LinuxQuestions.org
Welcome to the most active Linux Forum on the web.
Go Back   LinuxQuestions.org > Forums > Linux Forums > Linux - General
User Name
Password
Linux - General This Linux forum is for general Linux questions and discussion.
If it is Linux Related and doesn't seem to fit in any other forum then this is the place.

Notices


Reply
  Search this Thread
Old 02-25-2009, 09:37 PM   #1
NULL Pointer
LQ Newbie
 
Registered: Jan 2008
Posts: 4

Rep: Reputation: 0
Unhappy Bad disk, bad disk controller, or bad memory?


Hi all,

I've been having what I thought were disk issues with a micro ATX box I built last year. A few months ago I started getting some file system errors on one of the 3 hard drives installed.

What would happen was my samba daemon would core dump (sorry i dont have the logfile with error messages anymore), I would reboot and the fsck would run and i'd get the following error:

Code:
Checking root file system...
/dev/hdc1 contains a file system with errors, check forced.

■ **EXERCISES**:
1. The title of the forum thread on disk errors names possible faults behind the trouble. List every one of them.
2. Retype a passage from the forum thread on disk errors. Start at the words "What would happen" and stop after "errors, check forced.".
3. Write what comes next in the forum thread on disk errors, picking up after its final line.

■ **EXTRACTED DATA**:
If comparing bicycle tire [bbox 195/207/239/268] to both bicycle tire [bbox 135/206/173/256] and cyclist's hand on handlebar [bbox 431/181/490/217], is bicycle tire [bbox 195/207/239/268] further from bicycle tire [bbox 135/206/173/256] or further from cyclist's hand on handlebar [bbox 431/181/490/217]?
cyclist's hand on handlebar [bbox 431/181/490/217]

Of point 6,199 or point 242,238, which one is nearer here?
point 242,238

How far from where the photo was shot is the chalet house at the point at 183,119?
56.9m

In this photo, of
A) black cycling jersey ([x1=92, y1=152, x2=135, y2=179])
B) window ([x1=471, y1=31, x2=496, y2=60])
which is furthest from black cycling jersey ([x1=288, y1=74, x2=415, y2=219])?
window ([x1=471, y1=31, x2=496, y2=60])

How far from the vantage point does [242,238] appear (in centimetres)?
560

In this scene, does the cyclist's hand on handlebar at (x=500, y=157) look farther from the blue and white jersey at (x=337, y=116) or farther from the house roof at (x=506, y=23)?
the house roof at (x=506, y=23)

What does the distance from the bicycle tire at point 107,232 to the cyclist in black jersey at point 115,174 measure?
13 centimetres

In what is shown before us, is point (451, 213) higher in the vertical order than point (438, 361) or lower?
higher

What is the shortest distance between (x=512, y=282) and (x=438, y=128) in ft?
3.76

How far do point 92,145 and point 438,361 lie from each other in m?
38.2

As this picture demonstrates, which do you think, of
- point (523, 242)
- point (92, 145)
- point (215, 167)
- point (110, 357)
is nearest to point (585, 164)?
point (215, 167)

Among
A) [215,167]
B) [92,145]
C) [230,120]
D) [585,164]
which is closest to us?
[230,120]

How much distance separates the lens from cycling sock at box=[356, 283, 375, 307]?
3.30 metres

■ **RESPONSES BY TASK**:
1.
- Bad disk
- Bad disk controller
- Bad memory

2.
What would happen was my samba daemon would core dump (sorry i dont have the logfile with error messages anymore), I would reboot and the fsck would run and i'd get the following error:

Code:
Checking root file system...
/dev/hdc1 contains a file system with errors, check forced.

3.
/dev/hdc1:
Duplicate or bad block in use!
So I used an rescue CD and ran an fsck to fix the errors. All was good for a few days and the same thing would happen again. After 3 or 4 times I start thinking its a bad disc so I disable the disc and reinstall the OS (Slackware 12) clean on one of the remaining 2 disks.

All is good for a few days. I get home tonight, look at the console and I see an error message similar to:

Code:
kernel: EXT3-fs error (device md2): htree_dirblock_to_tree: bad entry in directory #3616894: rec_len is too small for name_len - offset=103576, inode=3619715, rec_len=12, name_len=132
(my #s were different as i grabbed that snippet from a post I google'd)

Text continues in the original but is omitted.